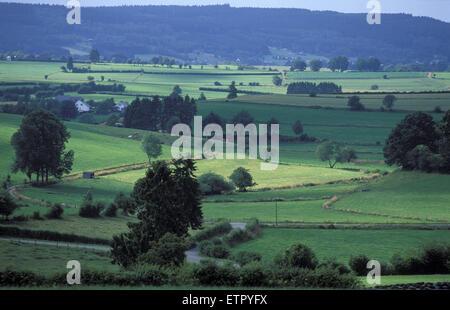BEL, Belgium, Eastbelgium, fields at Meyerode near Ambleve.  BEL, Belgien, Ostbelgien, Felder bei Meyerode nahe - Stock Photo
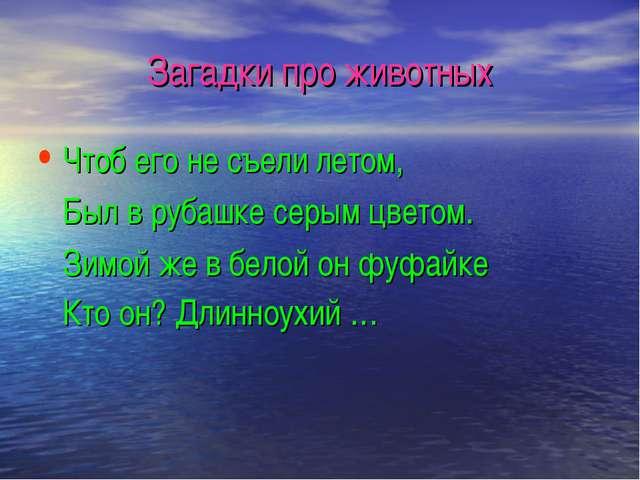 Загадки про животных Чтоб его не съели летом, Был в рубашке серым цветом. Зим...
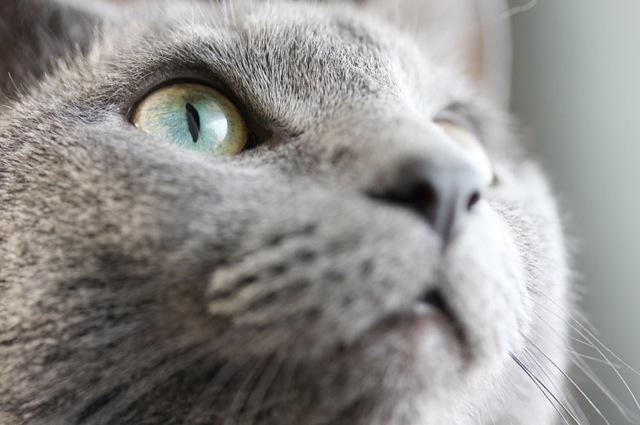 ロシアンブルーがめちゃくちゃ可愛い・猫画像22選☆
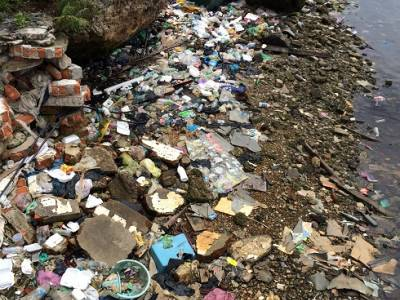 Help find biotechnology solutions for industrial waste challenges in India
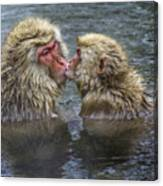 Snow Monkey Kisses Canvas Print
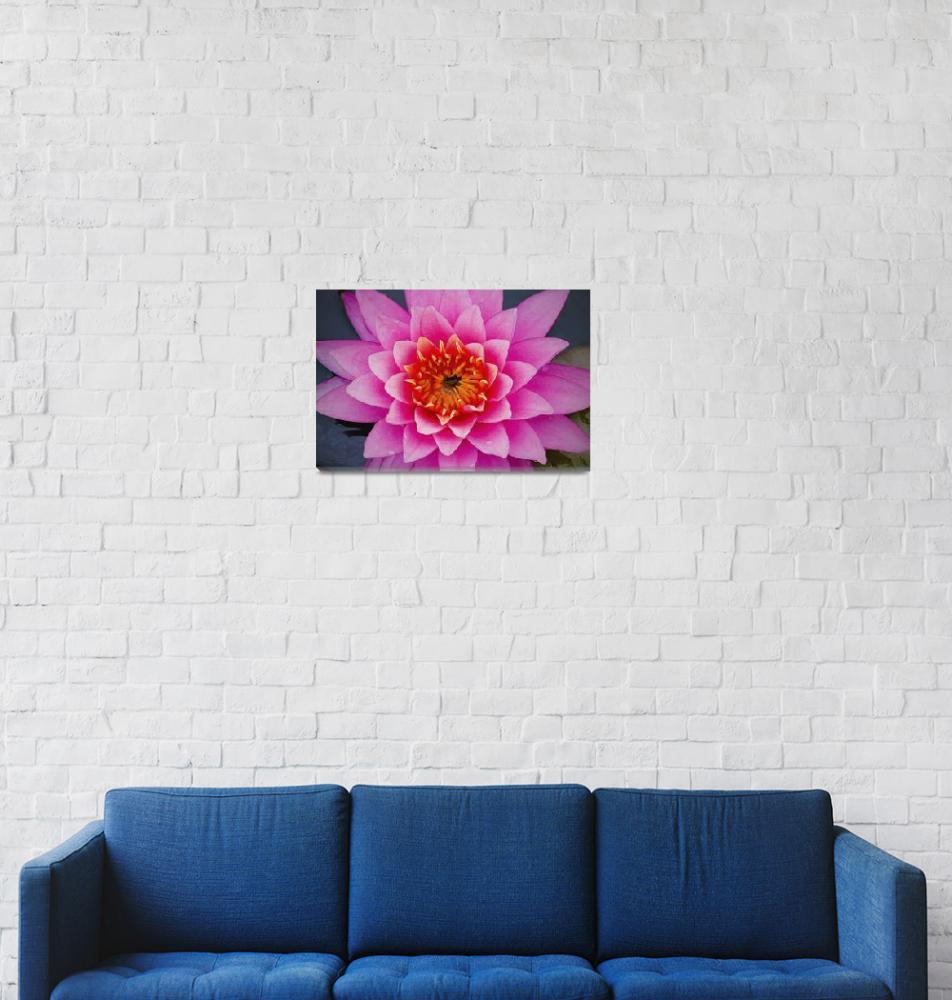 """Pop Art Water Lily""  (2015) by SoulfulPhotos"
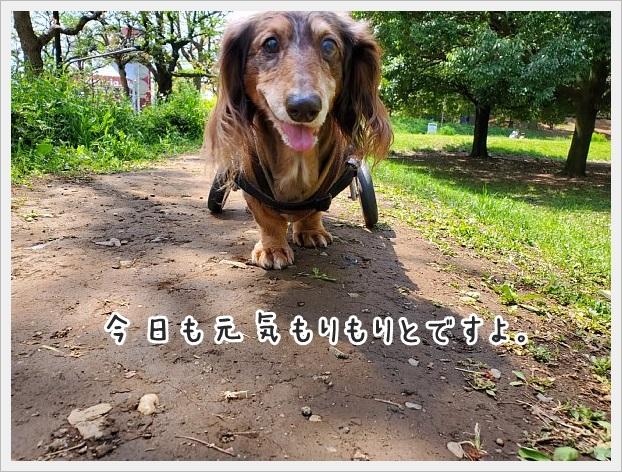fc2_2020-04-26_02.jpg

Problem description
Write out, exactly and with nothing added, every line from the one that holds "Help find biotechnology" to the end of the entries above; pictures stay out.

Written reply
 Help find biotechnology solutions for industrial waste challenges in India
 Snow Monkey Kisses Canvas Print
 """Pop Art Water Lily""  (2015) by SoulfulPhotos"
fc2_2020-04-26_02.jpg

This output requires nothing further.